=== LESETEXT ===

Das, was Immanuel Kant in seiner 1798 erschienenen "Anthropologie in pragmatischer Absicht" schrieb, blieb fast zwei Jahrhunderte lang prägend für das Verständnis über das Verhältnis von Mensch und Tier.
"Daß der Mensch in seiner Vorstellung das Ich haben kann, erhebt ihn unendlich über alle auf Erden lebenden Wesen. Dadurch ist er eine Person, das ist ein von Sachen, dergleichen die vernunfthlosen Tiere sind, mit denen man nach Belieben schalten und walten kann, durch Rang und Würde ganz unterschiedenes Wesen."
Menschen, so die Argumentation, sind als einzige Wesen vernunftbegabt. Sie allein können in einem wechselseitigen Verhältnis moralischer Gesetzgebung stehen. Und sie sind daher auch nur Angehörigen der eigenen Art gegenüber moralisch verpflichtet.

Tiere haben moralische Ansprüche

Falsch, meint Christine M. Korsgaard, Professorin für Philosophie in Harvard und selbst eine bedeutende Denkerin in der Nachfolge Immanuel Kants: Auch nicht-menschliche Tiere können, um eine berühmte Formulierung des Königsberger Philosophen zu verwenden, "Zwecke an sich selbst" sein. "Tiere wie wir", heißt entsprechend Korsgaards gerade erschienene Ethik "Warum wir moralische Pflichten gegenüber Tieren haben".
"Jedes Wesen, für das Dinge gut oder schlecht sein können, hat uns gegenüber einen moralischen Anspruch." Diese zu Beginn ihrer Buchs formulierte These entfaltet die Philosophin mit enormer gedanklicher Tiefe, Gründlichkeit, argumentativer Präzision und immer wieder auch Humor.

=== EINGABEDATEN ===

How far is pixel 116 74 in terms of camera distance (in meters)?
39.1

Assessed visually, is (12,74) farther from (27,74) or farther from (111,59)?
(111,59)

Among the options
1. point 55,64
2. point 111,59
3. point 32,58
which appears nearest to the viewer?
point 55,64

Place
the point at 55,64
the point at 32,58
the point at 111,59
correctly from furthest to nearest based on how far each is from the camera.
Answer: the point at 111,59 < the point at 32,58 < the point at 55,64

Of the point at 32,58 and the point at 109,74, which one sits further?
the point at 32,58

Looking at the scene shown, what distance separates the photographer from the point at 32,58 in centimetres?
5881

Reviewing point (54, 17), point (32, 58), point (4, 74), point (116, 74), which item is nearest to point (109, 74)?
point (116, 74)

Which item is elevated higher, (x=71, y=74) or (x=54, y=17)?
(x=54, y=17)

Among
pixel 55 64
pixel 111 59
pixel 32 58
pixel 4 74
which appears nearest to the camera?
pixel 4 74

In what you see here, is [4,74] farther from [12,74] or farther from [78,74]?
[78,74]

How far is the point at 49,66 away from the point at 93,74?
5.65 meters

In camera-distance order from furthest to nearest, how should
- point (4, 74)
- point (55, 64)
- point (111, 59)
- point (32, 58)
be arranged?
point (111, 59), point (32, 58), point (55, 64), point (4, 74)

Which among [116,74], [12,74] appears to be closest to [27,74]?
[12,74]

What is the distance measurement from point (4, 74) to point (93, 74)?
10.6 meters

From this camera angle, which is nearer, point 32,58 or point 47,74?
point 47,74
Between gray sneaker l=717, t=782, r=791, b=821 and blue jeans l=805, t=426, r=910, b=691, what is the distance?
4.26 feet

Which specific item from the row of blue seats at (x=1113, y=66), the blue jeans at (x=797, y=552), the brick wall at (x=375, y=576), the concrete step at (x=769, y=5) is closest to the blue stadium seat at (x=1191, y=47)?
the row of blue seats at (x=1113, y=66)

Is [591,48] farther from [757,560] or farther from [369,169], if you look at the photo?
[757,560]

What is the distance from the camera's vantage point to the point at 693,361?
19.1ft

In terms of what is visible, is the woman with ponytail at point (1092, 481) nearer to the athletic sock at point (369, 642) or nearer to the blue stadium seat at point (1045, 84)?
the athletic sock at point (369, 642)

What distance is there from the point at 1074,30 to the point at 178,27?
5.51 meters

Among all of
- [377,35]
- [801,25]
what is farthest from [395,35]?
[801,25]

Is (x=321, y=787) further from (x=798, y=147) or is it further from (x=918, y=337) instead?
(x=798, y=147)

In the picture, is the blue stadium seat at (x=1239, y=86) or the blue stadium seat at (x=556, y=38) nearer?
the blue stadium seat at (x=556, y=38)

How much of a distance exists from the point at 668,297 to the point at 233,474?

===

*AUFGABE 1*
An welcher Universität lehrt Christine M. Korsgaard laut dem Lesetext?
*AUFGABE 2*
Gib alle Datensätze von der Zeile mit „From this camera“ bis zum Ende der Datensätze noch einmal wieder und setze dabei überall „gap“ anstelle von „distance“ ein.

*VOLLSTÄNDIGE AUSGABE 1*
Sie ist Professorin für Philosophie in Harvard.

*VOLLSTÄNDIGE AUSGABE 2*
From this camera angle, which is nearer, point 32,58 or point 47,74?
point 47,74
Between gray sneaker l=717, t=782, r=791, b=821 and blue jeans l=805, t=426, r=910, b=691, what is the gap?
4.26 feet

Which specific item from the row of blue seats at (x=1113, y=66), the blue jeans at (x=797, y=552), the brick wall at (x=375, y=576), the concrete step at (x=769, y=5) is closest to the blue stadium seat at (x=1191, y=47)?
the row of blue seats at (x=1113, y=66)

Is [591,48] farther from [757,560] or farther from [369,169], if you look at the photo?
[757,560]

What is the gap from the camera's vantage point to the point at 693,361?
19.1ft

In terms of what is visible, is the woman with ponytail at point (1092, 481) nearer to the athletic sock at point (369, 642) or nearer to the blue stadium seat at point (1045, 84)?
the athletic sock at point (369, 642)

What gap is there from the point at 1074,30 to the point at 178,27?
5.51 meters

Among all of
- [377,35]
- [801,25]
what is farthest from [395,35]?
[801,25]

Is (x=321, y=787) further from (x=798, y=147) or is it further from (x=918, y=337) instead?
(x=798, y=147)

In the picture, is the blue stadium seat at (x=1239, y=86) or the blue stadium seat at (x=556, y=38) nearer?
the blue stadium seat at (x=556, y=38)

How much of a gap exists from the point at 668,297 to the point at 233,474?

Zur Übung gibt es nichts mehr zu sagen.